William started to court Mary, the daughter of John Nugent a retired Army Warrant Officer. As John objected to the relationship, William visited Mary at night muffled up in a large black cloak!  John eventually gave his consent to the marriage, but, as William expected, the Colonel of his regiment said that he was too young to marry and there was no vacancy for Mary to be taken on the strength as a wife. 

John Nugent died on 2 November 1865 and Mary’s mother Jane agreed that the couple should marry without permission.  William and Mary had two marriage ceremonies, Protestant at St Matthias Vepery on 17 November 1865, and Catholic at Bangalore on 22 December 1865.  The couple were forced to live apart and Mary worked as a lady’s servant. They did not meet for eighteen months. After William signed on for another term of eleven years, he was given accommodation in the married quarters, with the promise of Mary being taken onto the strength as soon as a vacancy occurred.

There is a gripping description of a military march.  William marched with a pebble in his mouth to help keep away the ‘parching thirst’.  The women of the regiment rode in a cart; many were drunk.  Mary was horrified at their uncouth behaviour and was ostracised for refusing to associate with them.   When the regiment received orders to go to Rangoon, Mary fled to her sister in Trichinopoly rather than travel on with the other women. Her belongings were on board the ship and so William was obliged to sell them in Burma. The couple were later reunited in 1868 at Madras when Mary came to visit William in hospital.  Sadly, Mary died in November 1868 at the age of only 25 – ‘thank God we were permitted to meet and make up all our little misunderstandings’. 

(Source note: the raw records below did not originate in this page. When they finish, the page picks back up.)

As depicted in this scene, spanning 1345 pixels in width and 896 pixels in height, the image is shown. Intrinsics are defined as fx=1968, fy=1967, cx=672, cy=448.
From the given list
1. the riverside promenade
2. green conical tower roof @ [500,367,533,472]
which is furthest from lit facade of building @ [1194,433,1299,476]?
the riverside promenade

Mss Eur F698- 3 compressed
‘The tired Soldier and his family’ by William Young MSS Eur F698

William’s memoir continues with his return to Britain on leave, his voyage back to India, and a fascinating account of the daily life of a soldier in India, including the relationship between the Army and the local peoples.

Margaret Makepeace
Lead Curator, East India Company Records

Further reading:
MSS Eur F698 Memoir of William Young
Church register entries for William’s marriages- IOR/N/2/46 ff. 359, 379. Digitised images available via the Findmypast website.
(Mary’s name is given as Catherine in the church records from India.)